Kekhawatiran terhadap kepemilikan senjata nuklir mengakibatkan terjadinya security dilemma yang menjadikan upaya proliferasi nuklir dianggap sebagai suatu tindakan yang tepat untuk menjaga keamanan nasional akibat dilema yang ada. Hal ini berjalan beriringan dengan argumentasi para pemikir realis yang menganggap bahwa proliferasi nuklir merupakan hal yang wajar untuk dilakukan oleh suatu negara.
Karena sistem internasional yang bersifat anarki, negara-negara dituntut untuk dapat memperkuat national security mereka untuk dapat bertahan. Ilustrasi dari peristiwa ini dapat dipahami dengan melihat bagaimana kepemilikan senjata nuklir oleh Pakistan dapat membantu mereka dalam mengimbangi keunggulan India.
Keberadaan instrumen hukum yang ketat telah memperlihatkan kinerjanya dalam mengontrol kepemilikan senjata nuklir melalui prinsip dan norma yang dibawa. Eksistensi berbagai traktat maupun perjanjian seperti Nuclear Non-Proliferation Treaty (NPT) maupun Comprehensive Test Ban Treaty (CTBT) memperlihatkan bahwa komunitas internasional telah menunjukan komitmennya akan persoalan yang dihadapi.
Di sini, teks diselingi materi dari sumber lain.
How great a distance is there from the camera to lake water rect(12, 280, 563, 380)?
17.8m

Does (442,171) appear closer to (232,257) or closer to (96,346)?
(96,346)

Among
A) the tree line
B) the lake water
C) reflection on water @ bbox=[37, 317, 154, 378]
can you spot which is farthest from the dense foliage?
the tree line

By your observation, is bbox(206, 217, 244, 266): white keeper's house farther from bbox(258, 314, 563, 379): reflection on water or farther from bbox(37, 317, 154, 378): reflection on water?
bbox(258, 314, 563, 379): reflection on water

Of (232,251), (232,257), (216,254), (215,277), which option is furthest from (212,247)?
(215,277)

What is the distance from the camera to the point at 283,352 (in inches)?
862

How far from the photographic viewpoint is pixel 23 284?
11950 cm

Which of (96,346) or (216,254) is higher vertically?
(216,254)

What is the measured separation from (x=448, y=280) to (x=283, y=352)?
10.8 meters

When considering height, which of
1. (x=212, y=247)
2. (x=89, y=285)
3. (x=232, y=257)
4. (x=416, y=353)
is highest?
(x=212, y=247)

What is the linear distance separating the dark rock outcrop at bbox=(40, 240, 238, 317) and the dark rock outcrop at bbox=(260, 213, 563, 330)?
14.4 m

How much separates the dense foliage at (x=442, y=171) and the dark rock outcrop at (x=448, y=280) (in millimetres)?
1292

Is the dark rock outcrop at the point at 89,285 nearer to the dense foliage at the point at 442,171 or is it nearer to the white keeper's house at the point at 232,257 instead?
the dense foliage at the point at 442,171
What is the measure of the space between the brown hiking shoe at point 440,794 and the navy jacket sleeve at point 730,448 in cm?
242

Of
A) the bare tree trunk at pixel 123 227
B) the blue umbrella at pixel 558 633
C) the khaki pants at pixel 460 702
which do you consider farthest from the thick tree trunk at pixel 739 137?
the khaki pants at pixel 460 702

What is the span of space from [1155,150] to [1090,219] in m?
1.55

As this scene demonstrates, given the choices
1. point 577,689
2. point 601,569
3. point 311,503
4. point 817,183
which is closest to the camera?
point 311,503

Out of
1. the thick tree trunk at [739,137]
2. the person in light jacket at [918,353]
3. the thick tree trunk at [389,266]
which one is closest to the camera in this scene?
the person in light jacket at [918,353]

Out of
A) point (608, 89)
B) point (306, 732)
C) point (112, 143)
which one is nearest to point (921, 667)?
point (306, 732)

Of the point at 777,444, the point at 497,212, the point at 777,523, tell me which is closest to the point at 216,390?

Keberadaan instrumen-instrumen hukum tersebut telah memperlihatkan efektifitas dan signifikansinya dalam upaya mengontrol dan mengurangi kemungkinan proliferasi senjata nuklir yang dapat dibuktikan dengan bergabungnya banyak negara kedalam perjanjian tersebut.
Stockholm International Peace Research Institute (SIPRI) sebagai lembaga internasional independen yang didedikasikan untuk penelitian konflik, persenjataan, kontrol senjata, dan perlucutan senjata dalam laporan terbarunya menyebutkan bahwa telah terjadi penurunan hulu ledak nuklir sejak awal tahun 2021 (SIPRI 2021 Year Book, 2021). Laporan yang dikeluarkan juga menunjukan terjadinya penurunan persenjataan nuklir dunia sejak akhir perang dingin.
Berdasarkan data yang dikeluarkan SIPRI pada pada Januari 2021, Rusia dinobatkan sebagai negara dengan kekuatan nuklir terbesar di dunia, diikuti dengan Amerika Serikat, Tiongkok, Britania Raya, Perancis, Pakistan, India, Israel, dan Korea Utara. Meskipun terjadi penurunan 2,38%, jumlah hulu ledak nuklir dari kesembilan negara ini masih terbilang cukup besar (SIPRI, 2021).
Eksistensi dari instrumen hukum dan badan-badan pengawasan seperti Badan Energi Atom Internasional (IAEA) maupun NPT telah menunjukan bahwa persoalan proliferasi nuklir telah menjadi sebuah isu yang patut untuk menjadi perhatian. Keberadaan rezim non-proliferasi nuklir ini kemudian difungsikan untuk dapat memfasilitasi berbagai perjanjian dan kesepakatan yang telah dibuat oleh negara-negara dengan menyediakan seperangkat norma dan kerangka hukum yang memungkinkan adanya tindakan kolektif dalam menghadapi tantangan yang ada.
Masalah pencapaian universalitas dan kepatuhan berbagai pihak masih menjadi sebuah tantangan tersendiri. Dilain sisi, keberadaan instrumen kebijakan seperti NPT masih menimbulkan berbagai perdebatan. Sebab, pembagian negara kedalam beberapa kriteria seperti Nuclear Weapon State (NWS) dan Non-Nuclear Weapon State (NNWS) dalam hal kepemilikan senjata nuklir cenderung bersifat diskriminatif dan melahirkan disintegrasi politik. Adanya pembeda seperti ini dirasa hanya menjadi sarana untuk mencapai perlucutan senjata nuklir bagi para great power yang kemudian akan menimbulkan kekhawatiran di monopolinya kepemilikan senjata nuklir.